Appeal against sentence

[32]     At the time of sentencing Mr Smith was 54 years of age.  His previous convictions included dishonesty offences.  Mr Mount provided us with an additional list of previous convictions including breaches of the Income Tax Act.  However, it appears that the additional list was not before the sentencing Judge and its accuracy is challenged by Mr Hayes.  Under those circumstances we have decided to ignore it. 

[33]     Judge Maze regarded the duration of the offending, premeditation, and “a distinct financial advantage” arising from it, as aggravating factors.  While expressing concern that the Department had, between the date of the trial and the date of sentencing, altered its estimate of the amount owed to the Department from $800,000 to $570,000, she observed that she could take note of the extent of the employment proved over the relevant period.  She told Mr and Mrs Smith that they had had plenty of time to “expose to the light of scrutiny” what they had been doing and the extent of it. 

[34]     The Judge noted that there was no tariff and that there were marked inconsistencies in the sentences imposed.  She said that she took guidance from two decisions, Zwiers v Commissioner of Inland Revenue DC CRI 2006-419-130 Judge Spear and Clemm v Commissioner of Inland Revenue (2005) 22 NZTC 19.495.  After considering the first case she concluded that it turned on its own very special facts (the implications of a prison sentence on the prisoner’s dependent child who suffered from medical disorders) and that it had little application.  As to Clemm, which involved seven charges of using documents with intent to defraud and 18 charges relating to underpayment of income tax and ACC levies by a solicitor over a period of six years, Judge Maze accepted that Mr and Mrs Smith were in a different situation.  However, she seems to have derived some guidance from the indication of Williams J that a starting point of four years after allowing for aggravating factors personal to the offender was appropriate. 

[35]     Having adopted a starting point of two and a half years imprisonment (the Crown had sought three and a half years), the Judge applied an uplift of six months to reflect the appellant’s previous convictions for dishonesty and then reduced the sentence by six months to recognise his “positive good character as identified by others who know you, albeit in a context different from that in which I have come to observe you”.  The end result was a sentence of two and a half years imprisonment. 

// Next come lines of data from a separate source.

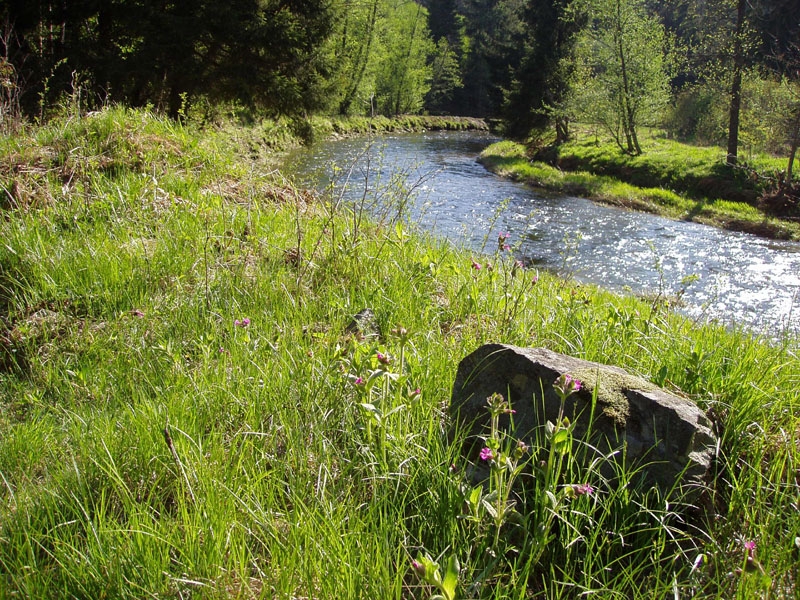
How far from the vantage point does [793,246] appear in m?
12.0

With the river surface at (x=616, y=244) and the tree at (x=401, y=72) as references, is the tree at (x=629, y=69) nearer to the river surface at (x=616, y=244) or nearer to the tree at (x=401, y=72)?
the river surface at (x=616, y=244)

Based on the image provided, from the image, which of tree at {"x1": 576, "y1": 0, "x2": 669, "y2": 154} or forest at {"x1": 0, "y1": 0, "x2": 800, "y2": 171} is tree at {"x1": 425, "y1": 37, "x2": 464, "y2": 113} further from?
tree at {"x1": 576, "y1": 0, "x2": 669, "y2": 154}

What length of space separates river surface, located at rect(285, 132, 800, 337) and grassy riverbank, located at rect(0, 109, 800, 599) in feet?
5.30

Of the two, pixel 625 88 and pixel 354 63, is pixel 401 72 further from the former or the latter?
pixel 625 88

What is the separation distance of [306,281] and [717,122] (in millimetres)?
29190

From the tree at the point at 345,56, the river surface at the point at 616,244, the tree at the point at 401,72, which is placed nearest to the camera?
the river surface at the point at 616,244

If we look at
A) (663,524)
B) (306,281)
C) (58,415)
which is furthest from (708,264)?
(58,415)

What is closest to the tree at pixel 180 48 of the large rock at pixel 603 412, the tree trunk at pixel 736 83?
the large rock at pixel 603 412

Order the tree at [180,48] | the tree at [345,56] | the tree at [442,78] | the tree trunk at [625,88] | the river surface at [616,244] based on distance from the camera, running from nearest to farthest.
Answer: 1. the river surface at [616,244]
2. the tree at [180,48]
3. the tree at [345,56]
4. the tree trunk at [625,88]
5. the tree at [442,78]

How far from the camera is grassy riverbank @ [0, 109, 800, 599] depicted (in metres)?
1.44

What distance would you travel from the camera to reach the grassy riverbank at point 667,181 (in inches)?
569

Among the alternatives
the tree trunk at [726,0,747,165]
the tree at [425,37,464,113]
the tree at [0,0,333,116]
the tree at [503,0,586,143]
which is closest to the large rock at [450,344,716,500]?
the tree at [0,0,333,116]

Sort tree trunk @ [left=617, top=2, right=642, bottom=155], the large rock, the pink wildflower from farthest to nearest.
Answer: tree trunk @ [left=617, top=2, right=642, bottom=155], the large rock, the pink wildflower

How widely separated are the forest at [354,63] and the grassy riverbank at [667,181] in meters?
1.14
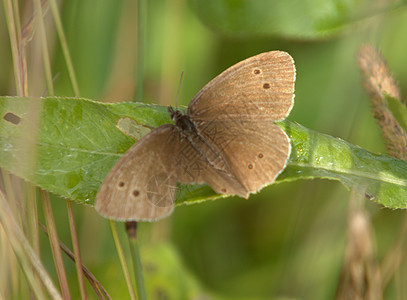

[36]     Mr Hayes argued that the Judge should have conducted a disputed facts hearing in relation to the amount of tax owed which, according to the defence at sentencing, was somewhere between nil and $100,000.  He claimed that there was no evidence before Judge Maze of the actual amount that was owing.  We do not accept those propositions.  In terms of s 24(1) of the Sentencing Act 2002 Judge Maze, as the trial Judge, was entitled to accept as proved any fact that was disclosed by evidence at trial.  She was not under any obligation to convene a disputed facts hearing, given that she had already heard the evidence presented to the jury. 

[37]     It was also argued by Mr Hayes that it was wrong for the Judge to rely on Clemm because it involved an entirely different situation.  Mr Hayes also noted that Mr Clemm had pleaded guilty at an early stage.  We do not accept that the Judge erred by referring to Clemm.  Having recognised that the factual situation in that case was different, Judge Maze adopted a significantly lower starting point for the appellant.  Moreover, the fact that Mr Clemm pleaded guilty is irrelevant to the starting point. 

[38]     Finally, we reject Mr Hayes’ submission that, looked at overall, the sentence imposed on the appellant was manifestly excessive.  As Judge Maze concluded, this was serious offending over a prolonged period (approximately five years) involving a substantial amount of unpaid tax.  The starting point of two and a half years, uplift of six months for his previous offending, and discount for the appellant’s good character were all within the range available to the Judge. 

[39]     There is no merit in the appeal against sentence.

Result

[40]     The appeals against conviction and sentence are dismissed.